Background: Cardiac resynchronization therapy is an effective device therapy for heart failure patients with conduction block. However, a problem with this invasive technique is the nearly 30% of non-responders. A number of studies have reported a functional line of block of cardiac excitation propagation in responders. However, this can only be detected using non-contact endocardial mapping. Further, although the line of block is considered a sign of responders to therapy, the mechanism remains unclear.Methods: Herein, we created two patient-specific heart models with conduction block and simulated the propagation of excitation based on a cellmodel of electrophysiology. In one model with a relatively narrow QRS width (176 ms), we modeled the Purkinje network using a thin endocardial layer with rapid conduction. To reproduce a wider QRS complex (200 ms) in the second model, we eliminated the Purkinje network, and we simulated the endocardial mapping by solving the inverse problem according to the actual mapping system.Results: We successfully observed the line of block using non-contact mapping in the model without the rapid propagation of excitation through the Purkinje network, although the excitation in the wall propagated smoothly. This model of slow conduction also reproduced the characteristic properties of the line of block, including dense isochronal lines and fractionated local electrocardiograms. Further, simulation of ventricular pacing from the lateral wall shifted the location of the line of block.
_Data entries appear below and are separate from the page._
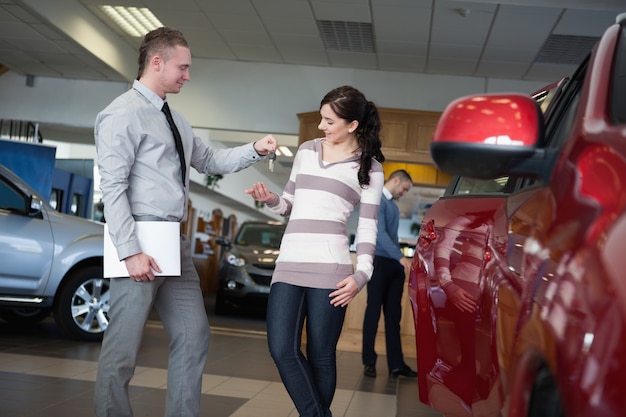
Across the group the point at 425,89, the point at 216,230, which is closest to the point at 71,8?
the point at 425,89

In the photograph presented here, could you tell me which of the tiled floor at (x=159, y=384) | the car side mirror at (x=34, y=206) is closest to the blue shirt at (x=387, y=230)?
the tiled floor at (x=159, y=384)

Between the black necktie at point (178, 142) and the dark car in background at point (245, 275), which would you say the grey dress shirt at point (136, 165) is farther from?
the dark car in background at point (245, 275)

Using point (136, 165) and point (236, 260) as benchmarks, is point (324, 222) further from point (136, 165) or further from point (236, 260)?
point (236, 260)

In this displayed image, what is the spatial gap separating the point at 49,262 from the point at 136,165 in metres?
4.89

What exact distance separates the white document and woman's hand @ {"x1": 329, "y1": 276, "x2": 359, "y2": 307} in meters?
0.58

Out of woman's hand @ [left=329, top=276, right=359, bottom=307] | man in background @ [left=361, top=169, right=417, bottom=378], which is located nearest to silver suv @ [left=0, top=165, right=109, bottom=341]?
man in background @ [left=361, top=169, right=417, bottom=378]

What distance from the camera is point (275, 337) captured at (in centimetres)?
320

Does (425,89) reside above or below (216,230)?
above

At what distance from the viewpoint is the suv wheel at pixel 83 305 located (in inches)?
314

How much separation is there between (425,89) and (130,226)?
9.23m

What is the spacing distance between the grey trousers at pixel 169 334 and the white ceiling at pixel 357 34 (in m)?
5.79

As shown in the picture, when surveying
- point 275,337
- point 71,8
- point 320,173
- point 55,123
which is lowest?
point 275,337

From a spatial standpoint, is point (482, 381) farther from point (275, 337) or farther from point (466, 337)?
point (275, 337)

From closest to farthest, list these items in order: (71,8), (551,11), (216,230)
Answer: (551,11) → (71,8) → (216,230)
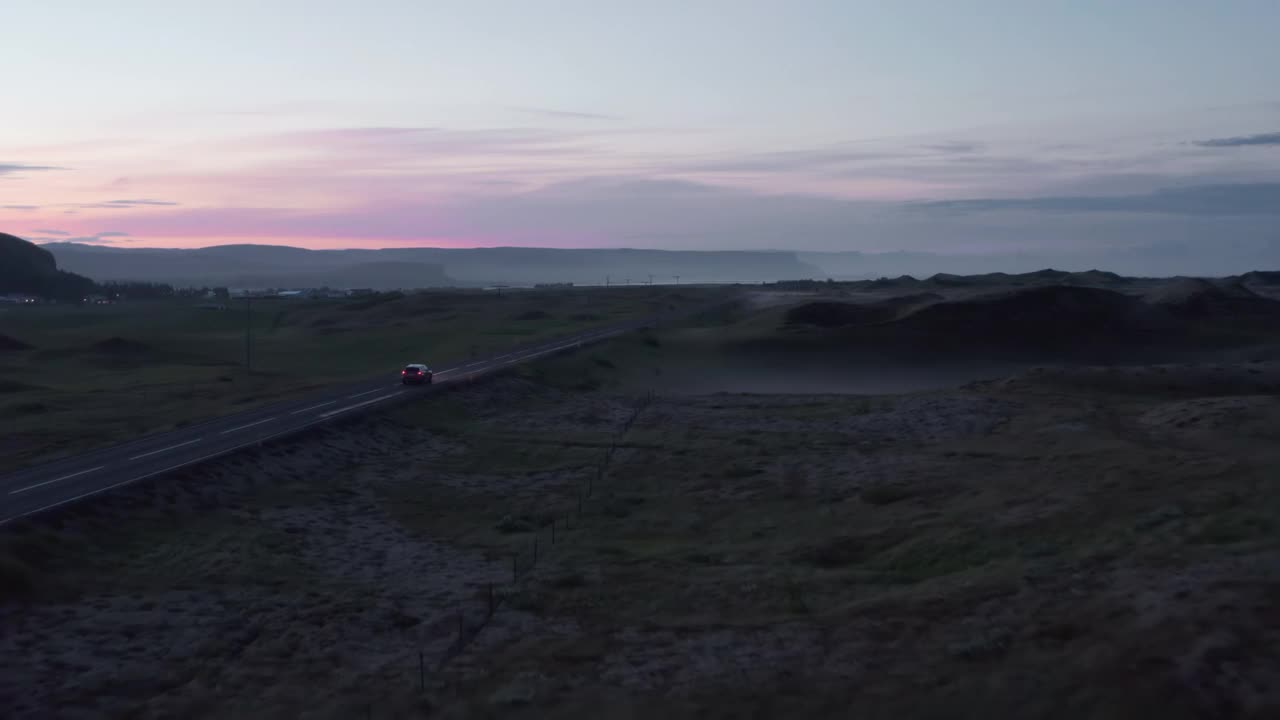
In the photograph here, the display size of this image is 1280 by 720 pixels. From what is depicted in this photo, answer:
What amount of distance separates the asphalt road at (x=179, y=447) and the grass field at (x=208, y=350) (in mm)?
2721

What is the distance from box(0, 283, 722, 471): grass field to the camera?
53406 millimetres

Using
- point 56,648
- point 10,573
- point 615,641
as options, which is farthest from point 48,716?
→ point 615,641

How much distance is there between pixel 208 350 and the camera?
112m

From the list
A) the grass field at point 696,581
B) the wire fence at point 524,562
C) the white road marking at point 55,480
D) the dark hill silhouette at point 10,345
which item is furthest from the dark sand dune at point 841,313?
the dark hill silhouette at point 10,345

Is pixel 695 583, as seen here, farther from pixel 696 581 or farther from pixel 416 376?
pixel 416 376

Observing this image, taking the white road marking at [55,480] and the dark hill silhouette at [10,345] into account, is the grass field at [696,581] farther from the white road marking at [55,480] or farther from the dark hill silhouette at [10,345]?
the dark hill silhouette at [10,345]

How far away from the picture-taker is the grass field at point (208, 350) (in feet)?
175

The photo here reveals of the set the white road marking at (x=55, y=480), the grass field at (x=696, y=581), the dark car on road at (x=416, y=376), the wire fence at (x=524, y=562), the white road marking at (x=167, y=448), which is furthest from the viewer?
the dark car on road at (x=416, y=376)

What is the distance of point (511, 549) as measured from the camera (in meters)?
26.5

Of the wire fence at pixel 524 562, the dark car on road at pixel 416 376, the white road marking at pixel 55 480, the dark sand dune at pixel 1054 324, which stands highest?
the dark sand dune at pixel 1054 324

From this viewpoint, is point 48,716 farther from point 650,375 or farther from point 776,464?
point 650,375

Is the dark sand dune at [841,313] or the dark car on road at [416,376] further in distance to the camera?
the dark sand dune at [841,313]

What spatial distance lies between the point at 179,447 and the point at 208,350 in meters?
80.7

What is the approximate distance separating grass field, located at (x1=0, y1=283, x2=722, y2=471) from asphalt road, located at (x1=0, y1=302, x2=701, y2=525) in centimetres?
272
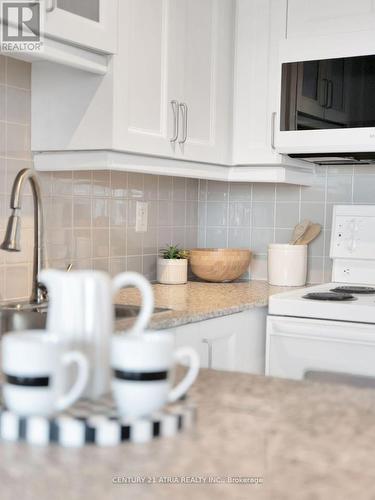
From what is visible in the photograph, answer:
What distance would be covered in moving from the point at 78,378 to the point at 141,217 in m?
2.11

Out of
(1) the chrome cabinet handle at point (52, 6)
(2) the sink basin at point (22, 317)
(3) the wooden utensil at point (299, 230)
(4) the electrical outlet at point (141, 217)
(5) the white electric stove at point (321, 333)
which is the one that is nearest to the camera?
(1) the chrome cabinet handle at point (52, 6)

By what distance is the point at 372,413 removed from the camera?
3.56 ft

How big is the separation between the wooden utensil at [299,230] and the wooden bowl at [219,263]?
208mm

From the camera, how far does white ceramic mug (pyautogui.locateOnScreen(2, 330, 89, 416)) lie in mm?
901

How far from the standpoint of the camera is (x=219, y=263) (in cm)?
305

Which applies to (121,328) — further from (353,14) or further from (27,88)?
(353,14)

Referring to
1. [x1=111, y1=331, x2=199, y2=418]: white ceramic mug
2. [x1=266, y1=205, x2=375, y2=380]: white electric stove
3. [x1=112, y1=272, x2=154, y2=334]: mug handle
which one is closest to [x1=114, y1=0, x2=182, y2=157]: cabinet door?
[x1=266, y1=205, x2=375, y2=380]: white electric stove

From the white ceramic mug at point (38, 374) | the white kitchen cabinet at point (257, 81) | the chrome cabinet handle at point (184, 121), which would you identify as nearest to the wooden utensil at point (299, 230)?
the white kitchen cabinet at point (257, 81)

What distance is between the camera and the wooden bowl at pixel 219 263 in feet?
10.0

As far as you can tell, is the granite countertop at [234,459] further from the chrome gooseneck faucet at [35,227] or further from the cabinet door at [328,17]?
the cabinet door at [328,17]

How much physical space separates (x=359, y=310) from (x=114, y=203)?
99 centimetres

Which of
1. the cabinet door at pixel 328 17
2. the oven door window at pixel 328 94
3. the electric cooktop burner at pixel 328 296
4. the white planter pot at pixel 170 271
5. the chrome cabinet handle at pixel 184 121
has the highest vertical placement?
the cabinet door at pixel 328 17

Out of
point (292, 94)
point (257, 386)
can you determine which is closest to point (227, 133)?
point (292, 94)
By contrast, in the model with the Purkinje network, propagation of excitation in the endocardial map faithfully followed the actual propagation in the wall, without showing the line of block. Finally, switching the mode of propagation between the two models completely reversed these findings.Conclusions: Our simulation data suggest that the absence of rapid propagation of excitation through the Purkinje network is the major cause of the functional line of block recorded by non-contact endocardial mapping. The line of block can be used to identify responders as these patients loose rapid propagation through the Purkinje network.